_What you should do_
Format the lines below as a JSON list of strings, one string per line, with blank lines omitted. Leave the pictures out.

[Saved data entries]
================
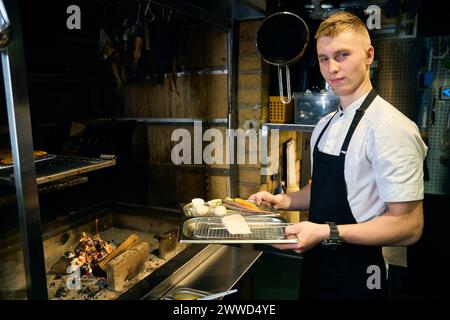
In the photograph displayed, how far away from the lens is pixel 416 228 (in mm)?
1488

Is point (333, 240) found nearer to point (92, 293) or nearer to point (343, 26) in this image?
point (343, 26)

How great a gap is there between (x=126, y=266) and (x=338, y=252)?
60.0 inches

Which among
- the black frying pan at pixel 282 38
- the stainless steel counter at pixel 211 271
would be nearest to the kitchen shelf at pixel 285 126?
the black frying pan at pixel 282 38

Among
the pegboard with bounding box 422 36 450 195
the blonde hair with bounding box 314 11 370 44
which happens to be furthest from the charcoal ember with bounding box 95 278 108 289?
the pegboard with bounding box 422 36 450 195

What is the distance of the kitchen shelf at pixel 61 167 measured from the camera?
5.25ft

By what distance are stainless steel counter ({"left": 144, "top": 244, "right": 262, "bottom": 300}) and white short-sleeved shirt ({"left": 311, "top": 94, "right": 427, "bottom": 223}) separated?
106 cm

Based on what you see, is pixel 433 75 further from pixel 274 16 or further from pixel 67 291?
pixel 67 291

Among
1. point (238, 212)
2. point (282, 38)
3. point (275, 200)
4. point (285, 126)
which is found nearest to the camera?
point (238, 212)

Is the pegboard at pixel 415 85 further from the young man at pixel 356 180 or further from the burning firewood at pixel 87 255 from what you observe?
================
_Result for this task_
[
  "In the photograph displayed, how far away from the lens is pixel 416 228 (in mm)?",
  "1488",
  "Is point (333, 240) found nearer to point (92, 293) or nearer to point (343, 26) in this image?",
  "point (343, 26)",
  "How great a gap is there between (x=126, y=266) and (x=338, y=252)?",
  "60.0 inches",
  "Which among",
  "- the black frying pan at pixel 282 38",
  "- the stainless steel counter at pixel 211 271",
  "would be nearest to the kitchen shelf at pixel 285 126?",
  "the black frying pan at pixel 282 38",
  "Among",
  "the pegboard with bounding box 422 36 450 195",
  "the blonde hair with bounding box 314 11 370 44",
  "which happens to be furthest from the charcoal ember with bounding box 95 278 108 289?",
  "the pegboard with bounding box 422 36 450 195",
  "What is the distance of the kitchen shelf at pixel 61 167 measured from the camera?",
  "5.25ft",
  "By what distance are stainless steel counter ({\"left\": 144, \"top\": 244, \"right\": 262, \"bottom\": 300}) and white short-sleeved shirt ({\"left\": 311, \"top\": 94, \"right\": 427, \"bottom\": 223}) separated?",
  "106 cm",
  "Based on what you see, is pixel 433 75 further from pixel 274 16 or further from pixel 67 291?",
  "pixel 67 291",
  "Among",
  "1. point (238, 212)",
  "2. point (282, 38)",
  "3. point (275, 200)",
  "4. point (285, 126)",
  "which is found nearest to the camera?",
  "point (238, 212)",
  "Is the pegboard at pixel 415 85 further from the young man at pixel 356 180 or further from the burning firewood at pixel 87 255 from what you observe?"
]